43

TUESDAY, DECEMBER 22
NAVY HILL
WASHINGTON, DC

It was warm for Christmas, he thought. Climate Change was going to be the big issue from now on, not terrorism. It would do what the terrorists never could, bankrupt us and kill millions. So if the entire world was going to hell, why not smoke the Havana? What was there to lose? Sandra was dead, as was Erik. The drone program was in a legal straitjacket and the Ukrainian and Pakistani governments were demanding investigations, arrests, UN meetings, INTERPOL red notices.

Maybe it wasn’t too late to escape town for the week between the holidays. Maybe fly down to Anguilla. Get a room at that high-end resort. Blow some of the small savings he had left.

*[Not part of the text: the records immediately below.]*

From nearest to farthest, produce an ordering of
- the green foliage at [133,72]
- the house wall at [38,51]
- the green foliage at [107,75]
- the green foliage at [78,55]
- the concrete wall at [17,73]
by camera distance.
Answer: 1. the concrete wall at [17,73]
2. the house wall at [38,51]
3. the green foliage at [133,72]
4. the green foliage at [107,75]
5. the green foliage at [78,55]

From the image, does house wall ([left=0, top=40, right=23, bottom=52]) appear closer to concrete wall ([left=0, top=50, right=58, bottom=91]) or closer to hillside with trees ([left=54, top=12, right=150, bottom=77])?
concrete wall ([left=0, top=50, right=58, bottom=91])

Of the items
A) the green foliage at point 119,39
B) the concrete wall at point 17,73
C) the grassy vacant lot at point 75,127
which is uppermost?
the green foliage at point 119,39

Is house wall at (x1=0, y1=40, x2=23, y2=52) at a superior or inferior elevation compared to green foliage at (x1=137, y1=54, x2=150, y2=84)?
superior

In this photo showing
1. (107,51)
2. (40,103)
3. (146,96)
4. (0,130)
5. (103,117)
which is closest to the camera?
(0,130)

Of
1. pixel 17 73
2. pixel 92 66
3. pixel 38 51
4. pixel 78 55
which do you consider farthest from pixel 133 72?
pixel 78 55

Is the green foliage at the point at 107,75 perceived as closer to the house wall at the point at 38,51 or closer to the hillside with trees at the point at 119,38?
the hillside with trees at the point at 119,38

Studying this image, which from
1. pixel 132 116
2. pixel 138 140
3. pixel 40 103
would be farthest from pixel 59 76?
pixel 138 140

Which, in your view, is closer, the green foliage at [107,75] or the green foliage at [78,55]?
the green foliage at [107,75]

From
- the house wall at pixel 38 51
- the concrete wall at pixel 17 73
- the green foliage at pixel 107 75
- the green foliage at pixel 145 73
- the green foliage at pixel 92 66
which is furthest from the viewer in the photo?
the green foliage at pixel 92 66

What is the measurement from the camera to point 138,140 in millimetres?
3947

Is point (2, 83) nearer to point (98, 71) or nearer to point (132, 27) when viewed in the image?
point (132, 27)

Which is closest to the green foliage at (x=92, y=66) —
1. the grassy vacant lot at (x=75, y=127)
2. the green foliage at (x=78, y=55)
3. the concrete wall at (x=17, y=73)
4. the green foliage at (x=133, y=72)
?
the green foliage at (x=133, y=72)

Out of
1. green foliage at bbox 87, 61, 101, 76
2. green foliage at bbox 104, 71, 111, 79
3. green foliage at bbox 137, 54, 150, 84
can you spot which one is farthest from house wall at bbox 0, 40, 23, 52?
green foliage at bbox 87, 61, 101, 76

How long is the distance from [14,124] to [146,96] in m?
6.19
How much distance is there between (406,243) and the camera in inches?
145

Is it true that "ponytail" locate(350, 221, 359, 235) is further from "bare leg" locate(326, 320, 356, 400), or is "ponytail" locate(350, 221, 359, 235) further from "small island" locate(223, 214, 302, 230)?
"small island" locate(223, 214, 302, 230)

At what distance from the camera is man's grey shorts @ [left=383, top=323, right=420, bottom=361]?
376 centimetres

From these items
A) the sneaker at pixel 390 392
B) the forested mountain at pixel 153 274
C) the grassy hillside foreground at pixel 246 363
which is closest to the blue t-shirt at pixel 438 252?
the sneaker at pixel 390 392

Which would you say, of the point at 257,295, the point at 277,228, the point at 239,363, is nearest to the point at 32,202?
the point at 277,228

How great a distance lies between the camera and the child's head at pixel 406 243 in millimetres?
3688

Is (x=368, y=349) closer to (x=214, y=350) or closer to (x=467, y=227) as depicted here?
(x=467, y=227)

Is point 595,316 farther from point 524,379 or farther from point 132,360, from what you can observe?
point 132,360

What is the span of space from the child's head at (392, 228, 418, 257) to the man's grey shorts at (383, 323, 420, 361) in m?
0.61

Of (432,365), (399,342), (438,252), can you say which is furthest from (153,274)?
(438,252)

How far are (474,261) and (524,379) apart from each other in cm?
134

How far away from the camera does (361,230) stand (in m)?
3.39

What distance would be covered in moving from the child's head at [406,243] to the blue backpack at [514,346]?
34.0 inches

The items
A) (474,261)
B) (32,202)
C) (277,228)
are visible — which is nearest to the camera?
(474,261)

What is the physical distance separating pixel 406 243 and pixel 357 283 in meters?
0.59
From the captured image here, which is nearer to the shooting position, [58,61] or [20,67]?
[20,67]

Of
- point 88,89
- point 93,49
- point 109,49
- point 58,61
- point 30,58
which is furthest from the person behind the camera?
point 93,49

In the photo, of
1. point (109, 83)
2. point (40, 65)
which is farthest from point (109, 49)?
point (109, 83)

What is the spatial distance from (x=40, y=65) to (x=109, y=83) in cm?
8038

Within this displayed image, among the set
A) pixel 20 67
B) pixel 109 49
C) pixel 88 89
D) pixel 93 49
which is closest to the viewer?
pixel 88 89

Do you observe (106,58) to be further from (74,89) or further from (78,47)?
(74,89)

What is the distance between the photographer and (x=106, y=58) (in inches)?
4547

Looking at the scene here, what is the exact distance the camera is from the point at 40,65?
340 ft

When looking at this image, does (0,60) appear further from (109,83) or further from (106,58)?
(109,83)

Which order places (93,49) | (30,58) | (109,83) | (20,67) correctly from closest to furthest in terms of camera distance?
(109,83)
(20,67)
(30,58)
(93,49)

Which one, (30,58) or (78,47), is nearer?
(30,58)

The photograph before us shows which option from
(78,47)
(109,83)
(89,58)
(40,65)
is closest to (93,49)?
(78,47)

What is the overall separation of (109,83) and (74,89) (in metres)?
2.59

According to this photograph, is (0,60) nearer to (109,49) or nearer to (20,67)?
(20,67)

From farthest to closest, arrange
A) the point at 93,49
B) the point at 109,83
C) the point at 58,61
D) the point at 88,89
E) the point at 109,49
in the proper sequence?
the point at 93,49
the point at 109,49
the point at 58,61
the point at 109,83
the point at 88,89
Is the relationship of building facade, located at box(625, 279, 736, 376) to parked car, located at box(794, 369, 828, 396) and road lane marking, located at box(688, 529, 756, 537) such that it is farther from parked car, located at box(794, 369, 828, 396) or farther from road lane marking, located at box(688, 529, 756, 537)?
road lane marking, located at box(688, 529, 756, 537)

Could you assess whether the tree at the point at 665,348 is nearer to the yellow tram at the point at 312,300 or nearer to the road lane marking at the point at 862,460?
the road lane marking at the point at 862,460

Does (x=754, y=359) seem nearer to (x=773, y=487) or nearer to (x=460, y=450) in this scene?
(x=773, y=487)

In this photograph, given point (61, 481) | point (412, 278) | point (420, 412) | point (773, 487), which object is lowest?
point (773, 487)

Raymond Bowman sat on what he thought of as his bench above the Potomac, wearing the leather flight jacket that had been Erik Parsons’s. His widow had insisted that he have it. She didn’t blame him for Erik’s death, or Sandra’s, or Bruce’s. But he blamed himself. Failure sat on his shoulders like twenty-pound weights. It ate at his gut like an acid. It kept him awake like that damn Provigil pill. It caused him to think that nothing was worthwhile, especially him.

Sandra had been the first woman whom he had really connected with in years. She was so good at everything she did, and all that she asked for were tougher missions, harder jobs, and a chance to do good for her country. Between him and her, Ray thought, there was mutual understanding and real mutual respect. While he had never admitted it to himself before, he had hoped at some subliminal level that it might go somewhere, might lead to the next several chapters of his life. Now he had no idea what those next chapters would be and, worse yet, at this moment, he did not care.

“You should shave. How long’s it been? You look like a park bench bum, even if the park bench is inside a highly guarded facility.” Dugout sat down next to him, holding a half lit cigar.

“Privacy. I know it’s a concept that’s foreign to you hackers, but,” Ray said to him. “And theft. Even theft of a Havana. It’s theft. Four days and I think I may not shave again for quite a few more.”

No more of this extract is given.